In the “weather kitchen,” the interplay between the Azores High and Icelandic Low has a substantial effect on how much warm water the Atlantic transports to the Arctic along the Norwegian coast. But this rhythm can be thrown off for years at a time. Experts from the Alfred Wegener Institute, Helmholtz Centre for Polar and Marine Research finally have an explanation for why: Due to unusual atmospheric pressure conditions over the North Atlantic, low-pressure areas are diverted from their usual track, which disrupts the coupling between the Azores High, the Icelandic Low and the winds off the Norwegian coast. This finding is an important step toward refining climate models and more accurately predicting the fate of Arctic sea ice in the face of progressing climate change.
In winter, the Norwegian coast is normally home to harsh conditions: The wind blows out of the southwest for days or even weeks at a time. Low-pressure areas make their way along the coast and not only bring rain and snow with them; the winds they produce determine how much warm water the Atlantic transports from southerly latitudes to the Barents Sea and the Arctic. Yet this flow of warm water can vary. Climate researchers want to take a closer look at these fluctuations so that their computer models can better predict how Arctic sea-ice extent will change over the next several decades. The problem: We still don’t completely understand the cause of these fluctuations in the complex air and ocean currents off the coast of Norway and in the Barents Sea. But doing so is essential to further improving climate models.
Temporary decoupling
A team led by oceanographer Finn Heukamp from the Alfred Wegener Institute, Helmholtz Centre for Polar and Marine Research (AWI) has just published a study in the journal Nature Communications Earth & Environment, in which he and his colleagues investigated ocean currents along the Norwegian coast and into the Barents Sea. Their focus was on the atmospheric pressure difference between the Azores High and the Icelandic Low, also known as the North Atlantic Oscillation (NAO), which shapes the currents off of Norway. They were particularly interested in the question of why there are (in some cases, extreme) deviations from the typical interplay between the NAO and weather conditions. Normally, the intensity of the winds and therefore the ocean currents is predominantly determined by the atmospheric pressure difference in the NAO. When the NAO is more pronounced, it creates powerful air currents, which drive low-pressure areas across the North Atlantic and past Norway on their way north. When the atmospheric pressure difference lessens, both the winds and the low-pressure areas run out of momentum. As such, the NAO, the low-pressure areas’ track, and the intensity of the ocean currents off the coast of Norway are normally closely interconnected. However, a decoupling of the NAO and ocean currents was observed in the Barents Sea as far back as the late 1990s.
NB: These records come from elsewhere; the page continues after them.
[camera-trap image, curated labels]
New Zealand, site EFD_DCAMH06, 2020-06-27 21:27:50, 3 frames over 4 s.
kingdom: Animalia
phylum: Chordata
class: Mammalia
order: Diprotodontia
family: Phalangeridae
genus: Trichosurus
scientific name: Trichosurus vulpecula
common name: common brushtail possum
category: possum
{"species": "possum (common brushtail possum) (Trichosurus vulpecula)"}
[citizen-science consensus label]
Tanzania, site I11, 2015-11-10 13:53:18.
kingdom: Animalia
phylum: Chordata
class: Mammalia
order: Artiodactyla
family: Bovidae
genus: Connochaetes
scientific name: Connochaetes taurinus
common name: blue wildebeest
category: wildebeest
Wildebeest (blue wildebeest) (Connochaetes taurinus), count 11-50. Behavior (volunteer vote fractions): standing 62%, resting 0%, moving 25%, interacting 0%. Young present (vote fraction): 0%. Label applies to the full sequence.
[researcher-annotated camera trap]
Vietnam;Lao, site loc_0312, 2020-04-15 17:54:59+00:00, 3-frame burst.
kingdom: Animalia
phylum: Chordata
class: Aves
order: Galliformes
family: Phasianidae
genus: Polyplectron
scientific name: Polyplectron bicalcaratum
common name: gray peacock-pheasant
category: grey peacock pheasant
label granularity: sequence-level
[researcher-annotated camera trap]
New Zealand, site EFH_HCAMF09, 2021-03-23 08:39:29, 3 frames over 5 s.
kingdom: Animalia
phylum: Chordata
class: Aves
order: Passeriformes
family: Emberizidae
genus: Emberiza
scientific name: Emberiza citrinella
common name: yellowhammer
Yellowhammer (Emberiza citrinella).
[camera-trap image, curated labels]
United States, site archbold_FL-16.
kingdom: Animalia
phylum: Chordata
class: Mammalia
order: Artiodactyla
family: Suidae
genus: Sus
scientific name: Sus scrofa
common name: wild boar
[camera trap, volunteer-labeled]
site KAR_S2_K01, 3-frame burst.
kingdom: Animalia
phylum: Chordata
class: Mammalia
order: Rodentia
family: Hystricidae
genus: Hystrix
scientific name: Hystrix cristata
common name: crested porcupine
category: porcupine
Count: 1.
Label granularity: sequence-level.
“This unusual decoupling frequently manifested in winter between the years 1995 and 2005,” says Finn Heukamp. “But the cause of these changes was unclear.” Thanks to a mathematical ocean model that simulates the Arctic Ocean at very high resolution, the experts now have the answer. Apparently, the phenomenon is caused by an unusual change in the low-pressure areas’ track. Finn Heukamp has now determined that the stream of low-pressure areas that pass by Norway, moving from the southwest to the north, is at times disrupted by powerful, nearly stationary high-pressure areas, also known as blocking highs. The latter push the fast-moving low-pressure areas out of their normal track. As a result, the NAO and the northward flow of warm water are temporarily decoupled.
Refining climate models
“At the moment, we still can’t say how often this type of situation arises — for instance, if it repeats every few decades — because the observational data we use to compare with our ocean model only goes back roughly 40 years,” says Heukamp. Nevertheless, the findings are very important for climate modelling. “Global climate models simulate on a comparatively broad scale,” the researcher explains. “With the latest results from our high-resolution analysis for the North Atlantic and the Arctic, we’ve now added an important detail for making climate modelling for the Arctic even more accurate.” They also show that, in future, the NAO, the low-pressure areas over the Atlantic, and the ocean currents need to increasingly be viewed together. Given that both the transport of warm water and the track of lows over the Atlantic affect our weather in the middle latitudes, the results are also interesting in terms of more accurately predicting the future climate and weather in Central Europe.